The lure of wealth in an uncharted industry is so great that thousands of people are jostling for position, said Bocskor.
Since January, 115 new California companies have joined the National Cannabis Industry Association, bringing total membership in the state to 330, said Deputy Director Taylor West.
New companies include cultivators, dispensaries, laboratories, law partnerships, accountants, software developers, insurers and more, she said.
Their challenge is to set up an infrastructure for a business that is not yet legal. Conway and his business partner, General Hydroponics CEO Ross Haley, for example, recently purchased farmland in Northern California that they hope to use to grow marijuana but would not say where before the measure is passed.
Newport Beach-based Terra Tech is trying to prepare for recreational sales while building a legal business within the state’s medical marijuana marketplace, which has annual sales of $2.7 billion.

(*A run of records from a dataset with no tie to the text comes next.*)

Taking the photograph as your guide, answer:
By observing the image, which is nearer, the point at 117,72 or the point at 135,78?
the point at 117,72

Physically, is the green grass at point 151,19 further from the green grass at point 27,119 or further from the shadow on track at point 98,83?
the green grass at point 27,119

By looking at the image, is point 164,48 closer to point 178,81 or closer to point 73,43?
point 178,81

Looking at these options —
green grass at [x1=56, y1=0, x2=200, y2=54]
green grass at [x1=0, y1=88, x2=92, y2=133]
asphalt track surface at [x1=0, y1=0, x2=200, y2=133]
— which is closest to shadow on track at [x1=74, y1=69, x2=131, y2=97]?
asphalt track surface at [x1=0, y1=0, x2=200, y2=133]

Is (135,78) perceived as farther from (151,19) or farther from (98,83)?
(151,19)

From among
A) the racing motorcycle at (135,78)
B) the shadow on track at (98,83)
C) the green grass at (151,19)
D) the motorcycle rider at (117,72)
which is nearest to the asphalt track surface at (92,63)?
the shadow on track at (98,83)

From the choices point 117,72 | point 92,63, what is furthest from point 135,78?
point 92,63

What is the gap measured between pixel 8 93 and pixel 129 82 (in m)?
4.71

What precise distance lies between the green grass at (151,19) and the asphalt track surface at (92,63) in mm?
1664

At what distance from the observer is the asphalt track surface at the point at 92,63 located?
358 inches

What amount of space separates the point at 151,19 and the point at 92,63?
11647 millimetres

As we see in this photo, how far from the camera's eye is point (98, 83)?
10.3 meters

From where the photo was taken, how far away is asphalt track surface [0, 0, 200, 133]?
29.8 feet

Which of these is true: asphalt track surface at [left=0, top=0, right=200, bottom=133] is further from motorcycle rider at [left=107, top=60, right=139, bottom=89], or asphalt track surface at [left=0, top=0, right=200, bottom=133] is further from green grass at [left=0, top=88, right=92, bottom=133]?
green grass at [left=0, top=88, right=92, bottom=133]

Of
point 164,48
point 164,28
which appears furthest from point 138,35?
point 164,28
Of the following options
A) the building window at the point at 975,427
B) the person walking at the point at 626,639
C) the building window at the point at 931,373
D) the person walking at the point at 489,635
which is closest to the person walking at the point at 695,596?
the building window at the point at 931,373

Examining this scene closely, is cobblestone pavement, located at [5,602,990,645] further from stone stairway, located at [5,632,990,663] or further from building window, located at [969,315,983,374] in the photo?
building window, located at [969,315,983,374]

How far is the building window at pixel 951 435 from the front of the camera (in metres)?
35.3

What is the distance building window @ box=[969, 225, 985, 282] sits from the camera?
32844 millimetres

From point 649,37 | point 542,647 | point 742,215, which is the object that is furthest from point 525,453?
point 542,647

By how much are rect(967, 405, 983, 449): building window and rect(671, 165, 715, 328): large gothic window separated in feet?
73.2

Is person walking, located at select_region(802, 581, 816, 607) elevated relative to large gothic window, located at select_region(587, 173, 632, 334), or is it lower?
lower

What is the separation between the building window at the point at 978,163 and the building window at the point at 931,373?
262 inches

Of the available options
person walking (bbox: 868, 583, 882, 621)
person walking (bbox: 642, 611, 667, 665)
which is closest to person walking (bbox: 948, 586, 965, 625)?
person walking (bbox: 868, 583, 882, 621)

The company spent more than $800,000 designing and remodeling its Oakland dispensary to look more like a high-end lounge than a drab medical clinic, said CEO Derek Peterson. It also developed colorful packaging for its marijuana instead of dispensing it in prescription bottles.
Despite such optimism, passage of the California measure is not certain. It is opposed by many of the same law enforcement and health care groups who helped defeat the 2010 initiative.
But this time backers have the deep pockets of former Facebook president Sean Parker, support from Newsom – a Democrat expected to run for governor in 2018 – and a switch in attitude among voters who saw legalization come on line in other states.
The measure would allow adults age 21 and older to possess up to one ounce of marijuana, cultivate up to six plants and sets rules for commercial cultivation, manufacture and sale. It includes rules aimed at keeping cannabis products from children, preventing impaired driving and requiring licenses for sellers.
Newsom said he is backing it as a way to responsibly manage legalization, which he views as inevitable but necessary to handle carefully.
“As a guy with four kids, who doesn’t like the drug, doesn’t like the smell, doesn’t want my kids to think it’s normalized, this is my number one concern,” Newsom said.